What the task asks
Locate each row below that contains the word "under", treating uppercase and lowercase as different, and copy every such row in full.

Collection entries
>>>

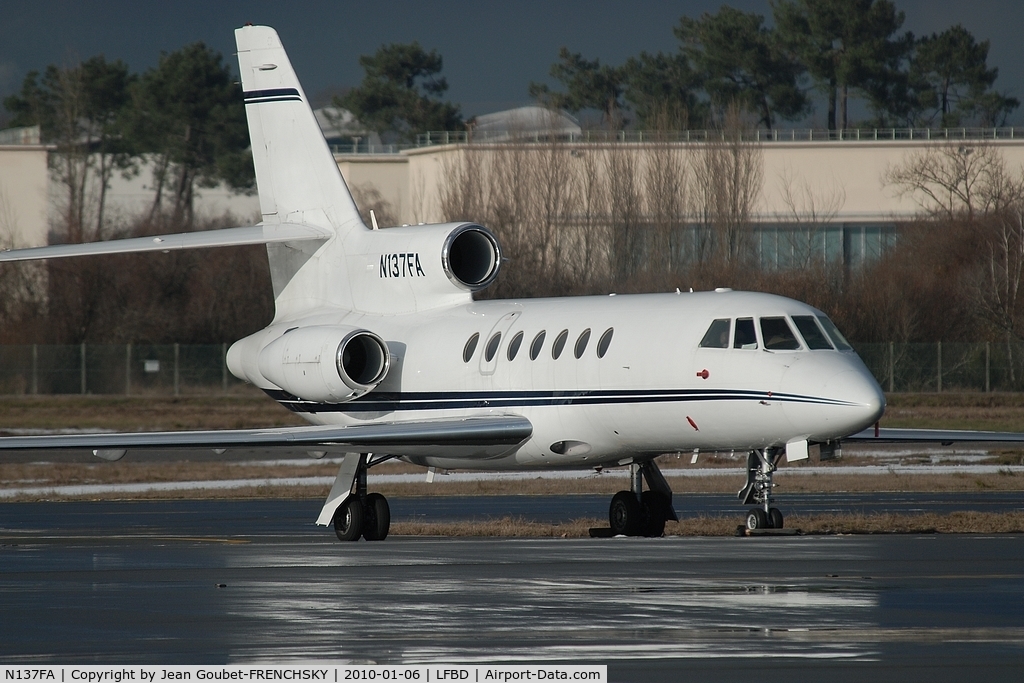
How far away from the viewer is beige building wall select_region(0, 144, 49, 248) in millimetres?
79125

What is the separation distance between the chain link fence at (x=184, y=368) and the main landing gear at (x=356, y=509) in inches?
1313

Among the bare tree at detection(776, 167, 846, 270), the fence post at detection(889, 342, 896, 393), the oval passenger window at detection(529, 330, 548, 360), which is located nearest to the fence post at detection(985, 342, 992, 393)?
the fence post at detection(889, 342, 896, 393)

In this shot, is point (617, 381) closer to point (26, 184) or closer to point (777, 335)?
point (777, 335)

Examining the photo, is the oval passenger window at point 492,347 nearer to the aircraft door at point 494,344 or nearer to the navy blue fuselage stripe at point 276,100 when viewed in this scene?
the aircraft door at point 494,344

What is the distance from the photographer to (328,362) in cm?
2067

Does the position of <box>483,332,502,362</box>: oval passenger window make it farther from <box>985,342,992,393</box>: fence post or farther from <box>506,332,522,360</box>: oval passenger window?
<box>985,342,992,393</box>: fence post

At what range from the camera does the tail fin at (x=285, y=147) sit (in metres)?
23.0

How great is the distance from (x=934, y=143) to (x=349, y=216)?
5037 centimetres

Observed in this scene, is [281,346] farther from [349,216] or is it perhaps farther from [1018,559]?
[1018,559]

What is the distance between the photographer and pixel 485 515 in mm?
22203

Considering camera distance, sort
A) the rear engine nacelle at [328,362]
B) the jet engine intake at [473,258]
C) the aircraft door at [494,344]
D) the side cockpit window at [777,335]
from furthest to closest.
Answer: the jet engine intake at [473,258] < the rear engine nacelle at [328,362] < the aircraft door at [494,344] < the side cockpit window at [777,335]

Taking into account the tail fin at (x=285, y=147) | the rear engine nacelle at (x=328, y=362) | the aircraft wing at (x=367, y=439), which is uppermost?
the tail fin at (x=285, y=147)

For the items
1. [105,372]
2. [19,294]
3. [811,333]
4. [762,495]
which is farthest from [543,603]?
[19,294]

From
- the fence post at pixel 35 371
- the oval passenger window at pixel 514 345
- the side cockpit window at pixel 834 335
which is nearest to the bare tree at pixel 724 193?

<<<
>>>

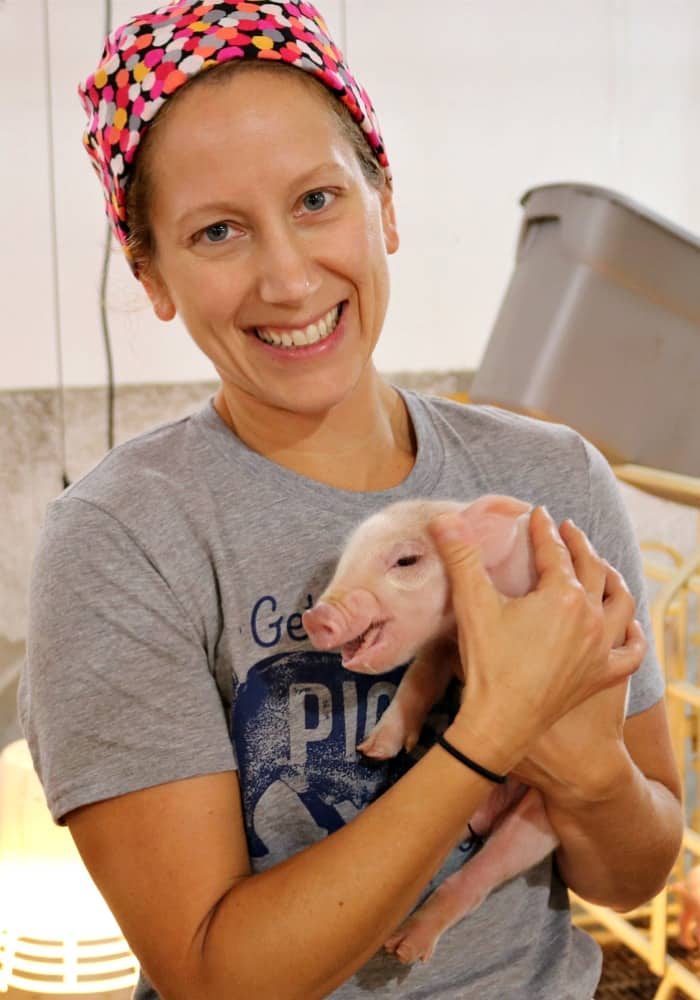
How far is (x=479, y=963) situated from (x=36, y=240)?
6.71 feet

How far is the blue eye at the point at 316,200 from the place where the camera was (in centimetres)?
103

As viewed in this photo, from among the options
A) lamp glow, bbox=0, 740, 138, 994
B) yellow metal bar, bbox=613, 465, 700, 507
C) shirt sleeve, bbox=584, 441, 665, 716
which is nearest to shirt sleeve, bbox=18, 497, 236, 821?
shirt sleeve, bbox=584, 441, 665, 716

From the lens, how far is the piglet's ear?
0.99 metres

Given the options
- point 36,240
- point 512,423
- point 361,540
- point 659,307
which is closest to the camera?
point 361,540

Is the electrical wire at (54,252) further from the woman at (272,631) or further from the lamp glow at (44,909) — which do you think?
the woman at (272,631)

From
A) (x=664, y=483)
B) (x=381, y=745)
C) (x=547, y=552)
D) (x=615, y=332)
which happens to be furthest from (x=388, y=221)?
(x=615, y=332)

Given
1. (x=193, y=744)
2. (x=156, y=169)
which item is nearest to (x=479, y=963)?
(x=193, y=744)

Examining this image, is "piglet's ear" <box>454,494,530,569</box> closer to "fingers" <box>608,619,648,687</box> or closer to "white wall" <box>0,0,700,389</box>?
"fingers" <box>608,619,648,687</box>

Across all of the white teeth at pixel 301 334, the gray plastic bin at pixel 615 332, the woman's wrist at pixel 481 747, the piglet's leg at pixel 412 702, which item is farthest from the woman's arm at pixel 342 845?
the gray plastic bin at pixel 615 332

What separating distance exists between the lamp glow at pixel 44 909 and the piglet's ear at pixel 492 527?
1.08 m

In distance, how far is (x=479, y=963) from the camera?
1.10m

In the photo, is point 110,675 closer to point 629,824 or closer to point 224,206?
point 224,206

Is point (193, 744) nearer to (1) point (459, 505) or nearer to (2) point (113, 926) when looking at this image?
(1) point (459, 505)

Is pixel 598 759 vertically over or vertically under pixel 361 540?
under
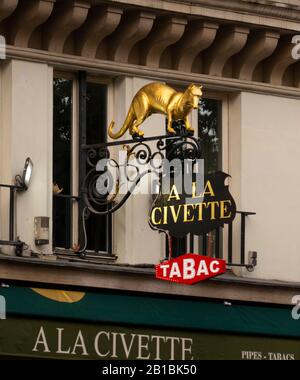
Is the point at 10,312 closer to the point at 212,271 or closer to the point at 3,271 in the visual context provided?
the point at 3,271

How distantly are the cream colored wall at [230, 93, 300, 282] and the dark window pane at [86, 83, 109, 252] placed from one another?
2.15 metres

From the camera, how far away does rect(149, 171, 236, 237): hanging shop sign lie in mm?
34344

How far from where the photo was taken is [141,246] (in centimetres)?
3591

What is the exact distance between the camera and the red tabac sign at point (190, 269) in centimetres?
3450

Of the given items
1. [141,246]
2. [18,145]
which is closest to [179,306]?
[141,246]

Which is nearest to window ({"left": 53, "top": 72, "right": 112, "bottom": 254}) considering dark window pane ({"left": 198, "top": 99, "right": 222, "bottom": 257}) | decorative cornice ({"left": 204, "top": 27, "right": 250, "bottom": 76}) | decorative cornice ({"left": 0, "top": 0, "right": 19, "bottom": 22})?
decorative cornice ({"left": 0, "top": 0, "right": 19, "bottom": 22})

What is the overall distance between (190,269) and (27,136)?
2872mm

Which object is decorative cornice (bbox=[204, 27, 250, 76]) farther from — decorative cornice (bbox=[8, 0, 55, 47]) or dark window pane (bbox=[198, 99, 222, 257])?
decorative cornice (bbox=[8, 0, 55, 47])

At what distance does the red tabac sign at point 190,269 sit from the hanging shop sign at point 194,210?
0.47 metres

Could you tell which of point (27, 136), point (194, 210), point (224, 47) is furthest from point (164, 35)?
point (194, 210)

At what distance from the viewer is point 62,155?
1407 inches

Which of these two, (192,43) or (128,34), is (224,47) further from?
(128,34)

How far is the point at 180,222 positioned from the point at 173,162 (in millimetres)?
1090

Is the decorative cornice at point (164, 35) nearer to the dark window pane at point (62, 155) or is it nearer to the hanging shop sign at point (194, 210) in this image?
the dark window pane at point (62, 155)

<<<
>>>

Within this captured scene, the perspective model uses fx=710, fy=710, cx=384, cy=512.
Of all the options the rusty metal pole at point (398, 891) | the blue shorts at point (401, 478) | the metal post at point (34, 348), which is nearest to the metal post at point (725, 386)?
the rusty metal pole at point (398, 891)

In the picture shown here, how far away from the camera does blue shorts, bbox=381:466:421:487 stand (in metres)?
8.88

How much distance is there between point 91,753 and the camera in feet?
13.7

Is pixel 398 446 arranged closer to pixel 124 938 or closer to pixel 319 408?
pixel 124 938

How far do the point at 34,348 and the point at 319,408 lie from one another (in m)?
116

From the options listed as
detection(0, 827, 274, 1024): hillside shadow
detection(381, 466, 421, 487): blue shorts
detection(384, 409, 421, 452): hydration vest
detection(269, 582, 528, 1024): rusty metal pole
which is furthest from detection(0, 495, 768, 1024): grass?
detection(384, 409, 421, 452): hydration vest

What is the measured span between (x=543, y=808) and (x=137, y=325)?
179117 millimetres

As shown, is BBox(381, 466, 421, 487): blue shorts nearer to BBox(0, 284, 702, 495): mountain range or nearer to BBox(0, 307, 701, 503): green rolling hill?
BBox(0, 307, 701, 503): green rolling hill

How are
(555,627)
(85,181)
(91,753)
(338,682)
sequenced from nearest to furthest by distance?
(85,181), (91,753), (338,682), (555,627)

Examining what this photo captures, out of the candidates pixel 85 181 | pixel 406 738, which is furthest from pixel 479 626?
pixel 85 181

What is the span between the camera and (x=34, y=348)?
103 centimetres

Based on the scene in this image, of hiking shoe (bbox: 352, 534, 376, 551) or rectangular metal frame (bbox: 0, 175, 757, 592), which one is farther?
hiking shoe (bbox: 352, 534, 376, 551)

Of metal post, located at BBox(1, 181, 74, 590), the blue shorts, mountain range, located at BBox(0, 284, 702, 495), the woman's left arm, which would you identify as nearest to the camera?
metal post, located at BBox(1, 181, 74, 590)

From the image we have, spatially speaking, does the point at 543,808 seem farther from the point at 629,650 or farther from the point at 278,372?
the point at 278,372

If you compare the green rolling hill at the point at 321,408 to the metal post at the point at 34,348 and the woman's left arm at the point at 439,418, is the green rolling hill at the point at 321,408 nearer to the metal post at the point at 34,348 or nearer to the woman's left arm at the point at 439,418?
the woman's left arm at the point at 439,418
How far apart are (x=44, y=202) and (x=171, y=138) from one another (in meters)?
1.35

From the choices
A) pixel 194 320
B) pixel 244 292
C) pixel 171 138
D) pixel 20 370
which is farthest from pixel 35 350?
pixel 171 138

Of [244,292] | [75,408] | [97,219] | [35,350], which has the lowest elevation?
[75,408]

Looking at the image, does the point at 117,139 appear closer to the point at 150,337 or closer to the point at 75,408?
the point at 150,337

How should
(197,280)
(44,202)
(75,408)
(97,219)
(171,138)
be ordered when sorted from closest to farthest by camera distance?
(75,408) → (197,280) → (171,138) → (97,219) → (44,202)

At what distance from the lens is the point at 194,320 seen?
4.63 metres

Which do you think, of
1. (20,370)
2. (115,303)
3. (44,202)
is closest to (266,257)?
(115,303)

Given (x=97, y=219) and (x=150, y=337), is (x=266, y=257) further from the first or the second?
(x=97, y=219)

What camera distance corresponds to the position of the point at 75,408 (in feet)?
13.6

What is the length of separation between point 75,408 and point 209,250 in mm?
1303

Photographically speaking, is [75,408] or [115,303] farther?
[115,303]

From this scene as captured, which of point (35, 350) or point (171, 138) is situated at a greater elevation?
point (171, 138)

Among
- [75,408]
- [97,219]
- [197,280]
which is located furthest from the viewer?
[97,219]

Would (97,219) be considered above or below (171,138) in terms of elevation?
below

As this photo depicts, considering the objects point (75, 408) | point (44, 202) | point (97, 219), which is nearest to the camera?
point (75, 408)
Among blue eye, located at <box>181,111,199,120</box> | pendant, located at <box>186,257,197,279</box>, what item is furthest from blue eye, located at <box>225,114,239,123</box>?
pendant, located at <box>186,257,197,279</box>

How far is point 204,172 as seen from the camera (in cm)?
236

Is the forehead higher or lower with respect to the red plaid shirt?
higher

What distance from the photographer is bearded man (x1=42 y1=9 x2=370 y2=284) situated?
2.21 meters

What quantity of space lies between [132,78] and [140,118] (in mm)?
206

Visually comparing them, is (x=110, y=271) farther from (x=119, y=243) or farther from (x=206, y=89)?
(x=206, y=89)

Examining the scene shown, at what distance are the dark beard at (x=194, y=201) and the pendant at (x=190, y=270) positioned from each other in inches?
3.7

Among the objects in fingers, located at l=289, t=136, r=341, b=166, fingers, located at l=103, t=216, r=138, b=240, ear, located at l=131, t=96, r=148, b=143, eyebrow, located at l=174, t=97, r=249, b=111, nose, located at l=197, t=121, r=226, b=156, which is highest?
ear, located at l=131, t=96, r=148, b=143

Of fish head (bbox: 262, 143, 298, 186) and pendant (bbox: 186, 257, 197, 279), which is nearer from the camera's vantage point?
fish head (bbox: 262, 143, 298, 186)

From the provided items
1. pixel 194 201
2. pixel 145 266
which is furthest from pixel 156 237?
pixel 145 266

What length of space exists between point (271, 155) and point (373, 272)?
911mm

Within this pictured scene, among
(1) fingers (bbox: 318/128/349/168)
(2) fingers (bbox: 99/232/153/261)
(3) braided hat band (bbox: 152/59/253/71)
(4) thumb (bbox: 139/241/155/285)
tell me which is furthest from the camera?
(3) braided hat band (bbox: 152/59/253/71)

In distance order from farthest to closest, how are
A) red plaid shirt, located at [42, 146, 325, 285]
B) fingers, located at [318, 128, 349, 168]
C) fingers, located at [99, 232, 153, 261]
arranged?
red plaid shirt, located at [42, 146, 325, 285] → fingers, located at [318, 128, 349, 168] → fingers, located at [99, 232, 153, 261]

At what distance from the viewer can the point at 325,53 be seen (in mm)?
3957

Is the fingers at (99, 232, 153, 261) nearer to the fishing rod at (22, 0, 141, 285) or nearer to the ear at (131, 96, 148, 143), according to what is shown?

<<<

Solution to the problem
Is pixel 598 759 vertically over or vertically under pixel 361 540?
under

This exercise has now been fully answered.